------ EXCERPTED PASSAGE ------

Again, environment is key. But unlike HCZ, many of the schools being launched nation wide are merely aping the language of Constructivism to gain access to state and federal education money. Often times they are no more effective than traditional schools yet they are just as expensive. Here's a great example from Students First, the "non-profit" company started by Michelle Rhee after she abandoned Washington DC schools:
Michelle summed it up this way: "We very, very strongly believe at StudentsFirst there is no shortage of great educators who are out there. We know that every kid can learn regardless of what obstacles they face, if they're in a good school environment. The bottom line is that they're forced to operate in this incredibly bureaucratic environment that is driven by antiquated laws and policies."
Which vision sounds more like an "incredibly bureaucratic environment that is driven by antiquated laws and policies?" One in which local schools and districts are able to make independent decisions about how to teach their students or Rhee's solution: more standardization, more centralization, and more accountability measures based on Constructivist ideas of learning, like Common Core:
Common Core makes it possible to measure the progress of students from state to state against the same metrics, enabling policymakers to make better decisions regarding everything from adoption of instructional methods to resource allocations to professional development.

My vote for bureaucracy goes with the system planning to "measure progress" and track "metrics" to guide "resource allocation". Under the guise of Constructivist educational language, big money is being made by test prep companies, charter school conglomerates, education management corporations, and consultancies like Rhee's. If only the environment was right, the kids would learn. If only these pesky teachers and bureaucrats were out of the way, the kids would learn. Nothing else matters beyond exposure to the right stuff.

The Mass Produced Learning Environment:

This has numerous implications. Districts nationwide are pursuing online options to reduce costs and increase course offerings. Some states have approved public high schools which are completely online. Although there's nothing inherently wrong with online education, the products being delivered to students' screens are, frankly, terrible. It's obvious there's not quality control and no accountability on the company manufacturing the software. All they have to prove is that they expose students to standards.

------ INFORMATION SHOWN ------

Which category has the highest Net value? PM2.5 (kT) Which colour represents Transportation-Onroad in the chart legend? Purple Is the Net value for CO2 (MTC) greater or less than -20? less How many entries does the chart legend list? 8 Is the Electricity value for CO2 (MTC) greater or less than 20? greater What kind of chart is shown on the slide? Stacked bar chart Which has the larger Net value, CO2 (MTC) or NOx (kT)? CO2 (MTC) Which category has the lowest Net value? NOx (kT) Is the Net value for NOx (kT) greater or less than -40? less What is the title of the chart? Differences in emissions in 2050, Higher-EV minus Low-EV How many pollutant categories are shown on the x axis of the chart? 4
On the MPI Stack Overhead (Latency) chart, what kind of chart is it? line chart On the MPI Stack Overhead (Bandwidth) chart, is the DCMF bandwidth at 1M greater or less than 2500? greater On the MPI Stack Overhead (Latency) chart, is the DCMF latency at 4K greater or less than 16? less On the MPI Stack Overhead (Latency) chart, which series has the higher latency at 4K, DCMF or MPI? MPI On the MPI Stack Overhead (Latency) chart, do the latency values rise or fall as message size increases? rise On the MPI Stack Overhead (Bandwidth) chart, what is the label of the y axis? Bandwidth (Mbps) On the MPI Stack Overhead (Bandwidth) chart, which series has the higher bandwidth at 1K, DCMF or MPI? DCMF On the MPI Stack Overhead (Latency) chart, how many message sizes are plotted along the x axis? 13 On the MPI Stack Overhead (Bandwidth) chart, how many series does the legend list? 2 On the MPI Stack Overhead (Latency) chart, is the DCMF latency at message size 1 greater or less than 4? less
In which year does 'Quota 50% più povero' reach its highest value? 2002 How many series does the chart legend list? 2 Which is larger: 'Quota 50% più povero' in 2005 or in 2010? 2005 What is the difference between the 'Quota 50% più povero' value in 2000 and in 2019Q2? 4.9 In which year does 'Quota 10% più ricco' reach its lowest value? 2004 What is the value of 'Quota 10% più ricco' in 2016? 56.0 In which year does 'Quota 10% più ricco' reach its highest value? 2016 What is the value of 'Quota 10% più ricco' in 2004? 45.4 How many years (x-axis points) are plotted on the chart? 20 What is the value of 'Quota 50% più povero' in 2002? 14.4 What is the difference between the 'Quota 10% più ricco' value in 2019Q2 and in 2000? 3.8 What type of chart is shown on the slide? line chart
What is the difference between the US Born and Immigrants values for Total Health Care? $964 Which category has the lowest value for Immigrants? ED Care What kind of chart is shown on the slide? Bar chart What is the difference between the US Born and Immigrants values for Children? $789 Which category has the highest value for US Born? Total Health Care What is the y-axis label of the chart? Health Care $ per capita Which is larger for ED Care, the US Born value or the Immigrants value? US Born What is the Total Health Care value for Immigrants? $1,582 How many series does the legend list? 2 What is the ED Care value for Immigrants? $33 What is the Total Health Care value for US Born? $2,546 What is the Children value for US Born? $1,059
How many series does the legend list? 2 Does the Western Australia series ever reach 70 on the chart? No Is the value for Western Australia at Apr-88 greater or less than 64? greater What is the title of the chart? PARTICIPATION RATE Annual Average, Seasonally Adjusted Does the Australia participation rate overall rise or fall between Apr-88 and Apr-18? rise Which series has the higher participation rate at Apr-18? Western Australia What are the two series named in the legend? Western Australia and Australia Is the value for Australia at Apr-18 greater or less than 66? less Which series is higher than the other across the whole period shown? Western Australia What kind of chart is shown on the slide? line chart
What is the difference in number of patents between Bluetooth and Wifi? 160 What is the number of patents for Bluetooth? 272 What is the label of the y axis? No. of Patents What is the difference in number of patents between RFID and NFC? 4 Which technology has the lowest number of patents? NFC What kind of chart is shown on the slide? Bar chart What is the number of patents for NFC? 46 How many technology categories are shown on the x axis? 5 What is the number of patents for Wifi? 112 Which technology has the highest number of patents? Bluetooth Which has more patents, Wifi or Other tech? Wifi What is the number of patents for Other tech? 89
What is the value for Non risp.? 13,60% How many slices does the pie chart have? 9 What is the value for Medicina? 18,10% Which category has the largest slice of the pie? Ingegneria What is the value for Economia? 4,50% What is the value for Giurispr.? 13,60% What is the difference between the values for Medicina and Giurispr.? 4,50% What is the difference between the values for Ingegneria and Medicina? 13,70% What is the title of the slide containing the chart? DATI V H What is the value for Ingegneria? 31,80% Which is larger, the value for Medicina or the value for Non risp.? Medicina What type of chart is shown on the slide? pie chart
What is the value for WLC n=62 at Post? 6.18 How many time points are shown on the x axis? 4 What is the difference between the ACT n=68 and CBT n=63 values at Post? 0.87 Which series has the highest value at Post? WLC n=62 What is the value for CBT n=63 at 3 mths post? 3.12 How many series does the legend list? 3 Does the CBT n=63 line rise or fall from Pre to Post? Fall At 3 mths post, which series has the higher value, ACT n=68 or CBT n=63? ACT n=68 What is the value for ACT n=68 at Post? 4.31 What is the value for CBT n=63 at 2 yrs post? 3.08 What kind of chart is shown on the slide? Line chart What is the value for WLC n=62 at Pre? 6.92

------

:: WORK TASK A ::
Could you print the records word for word, beginning with their first line and going on through the line containing "On the MPI Stack Overhead (Latency) chart, what"?
:: WORK TASK B ::
Can you continue the commentary on Constructivism and education reform from the point where it stops?

:: RESPONSE BOX A ::
Which category has the highest Net value? PM2.5 (kT) Which colour represents Transportation-Onroad in the chart legend? Purple Is the Net value for CO2 (MTC) greater or less than -20? less How many entries does the chart legend list? 8 Is the Electricity value for CO2 (MTC) greater or less than 20? greater What kind of chart is shown on the slide? Stacked bar chart Which has the larger Net value, CO2 (MTC) or NOx (kT)? CO2 (MTC) Which category has the lowest Net value? NOx (kT) Is the Net value for NOx (kT) greater or less than -40? less What is the title of the chart? Differences in emissions in 2050, Higher-EV minus Low-EV How many pollutant categories are shown on the x axis of the chart? 4
On the MPI Stack Overhead (Latency) chart, what kind of chart is it? line chart On the MPI Stack Overhead (Bandwidth) chart, is the DCMF bandwidth at 1M greater or less than 2500? greater On the MPI Stack Overhead (Latency) chart, is the DCMF latency at 4K greater or less than 16? less On the MPI Stack Overhead (Latency) chart, which series has the higher latency at 4K, DCMF or MPI? MPI On the MPI Stack Overhead (Latency) chart, do the latency values rise or fall as message size increases? rise On the MPI Stack Overhead (Bandwidth) chart, what is the label of the y axis? Bandwidth (Mbps) On the MPI Stack Overhead (Bandwidth) chart, which series has the higher bandwidth at 1K, DCMF or MPI? DCMF On the MPI Stack Overhead (Latency) chart, how many message sizes are plotted along the x axis? 13 On the MPI Stack Overhead (Bandwidth) chart, how many series does the legend list? 2 On the MPI Stack Overhead (Latency) chart, is the DCMF latency at message size 1 greater or less than 4? less

:: RESPONSE BOX B ::
Over the last few years I've had the misfortune of working with various online platforms from my county. Some are designed to be test-prep software for the yearly standardized exams. Some are whole courses taught through the computer as remediation for students who failed a class. Overall, my impression is very, very negative. Not only is the content of the programs often confusingly presented or outright wrong, but no meaningful learning takes place.

This past week, a student of mine was trying to finish an online class so he could attend graduation. Due to final exams we had half days all week and he came to my room after his exam each day. Together we worked on finishing his online class to make up for second semester of 9th grade English. It was easily one of the most frustrating experiences of the year. Working on this program was right up there with visiting the DMV.

The semester was broken down into 5 units and a final exam. Each unit consisted of a variety of learning tasks and a quiz. Unit one would be about, say, pronouns. He would click the first link, watch a narrated slide show, and the get sent back to the start page. That opened the second link which were several practice questions. You could try as many times as you liked but the end of unit quiz would only open if you scored higher than 70%. There was no indication of which questions you answered correctly or why those answers were correct. The end of unit quiz was the exact same questions but you could not retake it. You could not skip questions or go back after you answered them. If you did not make a 70% or higher then you did not pass the unit. Moreover, if you did not pass the unit, you could not unlock the semester test and could not, therefore, complete the course.

The defacto result of this brilliant online learning environment was that failing a single quiz on a single unit results in failing the course. My student had completed and passed every unit but one and had been trying since February to pass the unit quiz so he could unlock the semester exam. Every time he took that unit quiz and failed it he had to go to the office and meet with our school's graduation coach and ask him to unlock the unit so he could try again.

This year, my district is running all of their summer school classes through the same online portal.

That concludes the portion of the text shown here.